Abissair Rocha foi o primeiro repórter a chegar ao local do incêndio, na Vila Socó, em 24 de fevereiro de 1984. Tratava-se de uma favela, os barracos eram construídos em cima de palafitas no mangue, e sob estas passava um oleoduto da Petrobrás comido pela ferrugem. O equipamento se rompeu e provocou um incêndio que matou oficialmente 93 pessoas, mas estima-se em torno de 453 vítimas fatais, que possivelmente viraram cinzas.

Na época Cubatão era a cidade com maior arrecadação de Imposto Sobre Circulação de Mercadorias (ICMS). Na Vila Socó viviam aproximadamente seis mil pessoas, o que os moradores não sabiam é que estavam em cima de mais de meio milhão de litros de gasolina, um verdadeiro barril de pólvora. Através de rastreamento das ligações de água e luz foram contabilizados 432 barracos incendiados.

A Petrobrás foi considerada culpada e condenada tempos depois da tragédia.

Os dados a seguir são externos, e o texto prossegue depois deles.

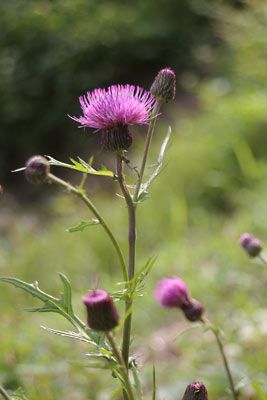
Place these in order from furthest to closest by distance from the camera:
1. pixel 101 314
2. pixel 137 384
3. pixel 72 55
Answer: pixel 72 55 < pixel 137 384 < pixel 101 314

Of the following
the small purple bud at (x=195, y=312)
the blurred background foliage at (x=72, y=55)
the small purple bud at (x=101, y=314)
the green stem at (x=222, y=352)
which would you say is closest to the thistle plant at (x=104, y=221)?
the small purple bud at (x=101, y=314)

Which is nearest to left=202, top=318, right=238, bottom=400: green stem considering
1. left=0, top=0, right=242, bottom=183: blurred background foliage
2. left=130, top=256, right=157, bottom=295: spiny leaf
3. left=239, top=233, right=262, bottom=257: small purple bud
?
left=239, top=233, right=262, bottom=257: small purple bud

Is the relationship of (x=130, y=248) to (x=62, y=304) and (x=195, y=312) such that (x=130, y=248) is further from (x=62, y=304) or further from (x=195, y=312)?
(x=195, y=312)

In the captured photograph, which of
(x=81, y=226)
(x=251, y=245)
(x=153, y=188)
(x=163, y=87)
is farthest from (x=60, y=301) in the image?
(x=153, y=188)

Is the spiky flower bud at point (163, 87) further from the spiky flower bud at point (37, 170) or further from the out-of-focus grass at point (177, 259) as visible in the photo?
the out-of-focus grass at point (177, 259)

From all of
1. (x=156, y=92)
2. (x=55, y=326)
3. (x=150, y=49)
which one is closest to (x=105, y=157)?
(x=150, y=49)

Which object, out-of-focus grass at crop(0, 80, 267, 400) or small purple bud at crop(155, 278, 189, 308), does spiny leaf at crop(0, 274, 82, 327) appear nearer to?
out-of-focus grass at crop(0, 80, 267, 400)
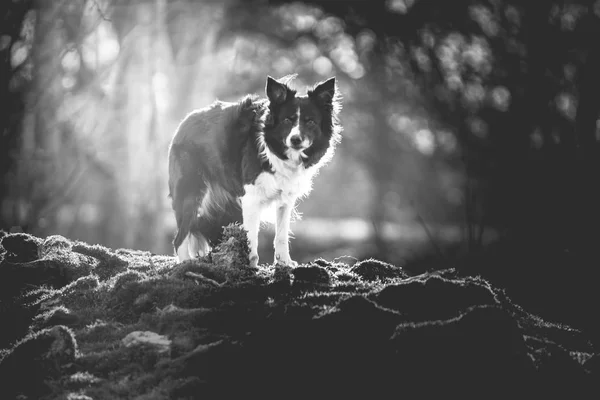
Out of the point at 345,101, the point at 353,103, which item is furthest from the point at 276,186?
the point at 345,101

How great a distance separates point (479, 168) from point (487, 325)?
12577 millimetres

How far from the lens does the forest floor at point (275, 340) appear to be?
563 cm

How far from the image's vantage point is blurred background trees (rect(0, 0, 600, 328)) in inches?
500

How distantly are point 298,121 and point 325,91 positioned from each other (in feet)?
1.98

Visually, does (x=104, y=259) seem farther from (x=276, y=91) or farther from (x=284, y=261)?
(x=276, y=91)

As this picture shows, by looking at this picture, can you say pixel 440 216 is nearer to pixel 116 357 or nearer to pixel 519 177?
pixel 519 177

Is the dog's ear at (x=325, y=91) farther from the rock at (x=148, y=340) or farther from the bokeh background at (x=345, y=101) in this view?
the rock at (x=148, y=340)

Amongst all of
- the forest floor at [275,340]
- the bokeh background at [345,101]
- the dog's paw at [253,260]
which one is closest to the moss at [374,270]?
the forest floor at [275,340]

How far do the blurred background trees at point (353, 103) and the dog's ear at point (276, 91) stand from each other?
2.76m

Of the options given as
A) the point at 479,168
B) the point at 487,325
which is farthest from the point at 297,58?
the point at 487,325

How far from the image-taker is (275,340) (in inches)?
237

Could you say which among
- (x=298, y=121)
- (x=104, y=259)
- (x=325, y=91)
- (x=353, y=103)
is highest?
(x=353, y=103)

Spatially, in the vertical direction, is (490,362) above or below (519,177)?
below

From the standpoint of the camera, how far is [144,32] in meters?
21.2
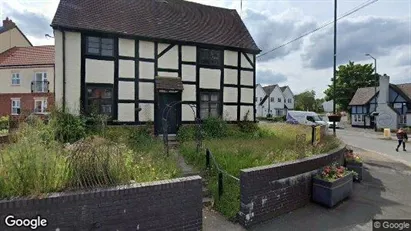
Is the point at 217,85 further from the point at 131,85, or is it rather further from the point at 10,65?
the point at 10,65

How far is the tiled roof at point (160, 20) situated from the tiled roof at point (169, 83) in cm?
195

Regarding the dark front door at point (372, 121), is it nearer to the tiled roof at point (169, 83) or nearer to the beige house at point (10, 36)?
the tiled roof at point (169, 83)

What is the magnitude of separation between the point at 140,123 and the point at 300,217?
867cm

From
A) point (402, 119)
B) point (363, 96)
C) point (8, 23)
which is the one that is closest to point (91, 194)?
point (8, 23)

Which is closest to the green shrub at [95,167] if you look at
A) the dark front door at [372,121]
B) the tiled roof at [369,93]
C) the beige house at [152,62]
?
the beige house at [152,62]

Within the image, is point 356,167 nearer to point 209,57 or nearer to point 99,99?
point 209,57

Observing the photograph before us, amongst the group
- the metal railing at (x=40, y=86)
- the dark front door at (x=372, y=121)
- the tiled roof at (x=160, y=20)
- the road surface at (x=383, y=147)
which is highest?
the tiled roof at (x=160, y=20)

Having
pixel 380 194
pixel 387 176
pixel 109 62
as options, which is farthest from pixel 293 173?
pixel 109 62

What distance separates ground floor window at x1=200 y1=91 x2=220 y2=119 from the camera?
14.6 m

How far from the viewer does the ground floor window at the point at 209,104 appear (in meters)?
14.6

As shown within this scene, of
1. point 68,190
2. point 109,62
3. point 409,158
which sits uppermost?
point 109,62

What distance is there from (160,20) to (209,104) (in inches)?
195

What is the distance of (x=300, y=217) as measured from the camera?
6324 mm

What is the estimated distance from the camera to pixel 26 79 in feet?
92.4
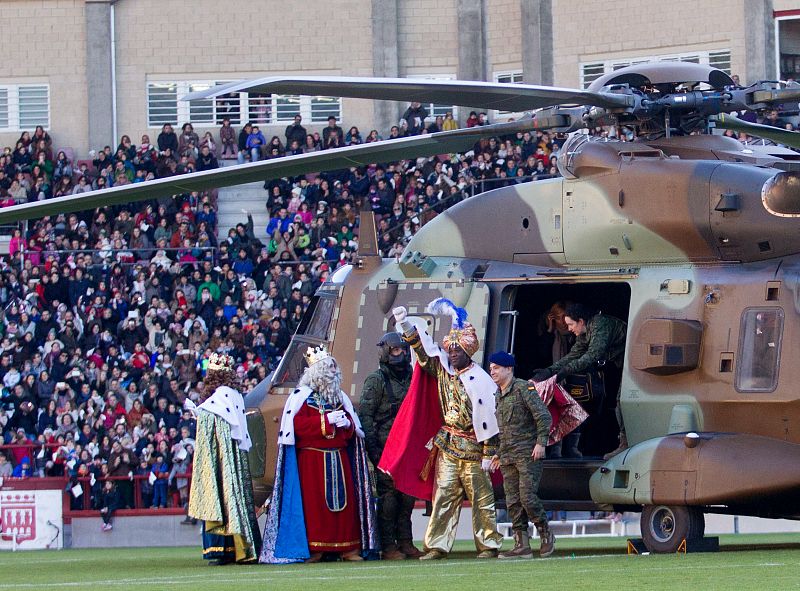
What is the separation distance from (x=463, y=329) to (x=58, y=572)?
411 centimetres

Moradores e vereadores alertavam freqüentemente a empresa sobre o forte cheiro de gasolina que vinha do manguezal, mas de nada adiantou. Segundo os bombeiros, as chamas chegaram rapidamente a mil graus Celsius, o suficiente para que o corpo de um adulto vire cinzas em menos de duas horas e o de uma criança em uma hora. Não foi por acaso que não encontraram corpos de crianças com idade abaixo de sete anos.

Uma cena ficou na memória de Abissair e de outros jornalistas como símbolo da tragédia: uma mulher grávida, coberta por um lençol, exibia, mesmo com a pele retesada, o contorno do bebê morto em seu ventre. Junto a ela e por ela abraçados estavam os corpos de seus dois filhos com cerca de cinco anos. Ao ver esta imagem, o então governador do Estado de São Paulo, André Franco Montoro sentiu-se mal e precisou de assistência médica.

A tragédia comoveu o País inteiro. Rocha diz que jamais vai esquecer o que aconteceu naquela madrugada. “Foi uma experiência muito traumática. Ver os corpos carbonizados de crianças, mulheres, famílias inteiras que viraram tocos. O desespero das pessoas que não sabiam onde estavam os seus familiares”.

Passados 20 anos, a Vila Socó mudou de nome para Vila São José, a Prefeitura aterrou o mangue, a Petrobrás construiu nove casas para os sobreviventes e indenizou as famílias das vítimas oficiais. A empresa também proibiu a construção de casas sobre a passagem dos novos oleodutos. Hoje, aos 76 anos, Abissair Rocha é apresentador de um programa policial na Rádio Cultura AM e comentarista policial na VTV.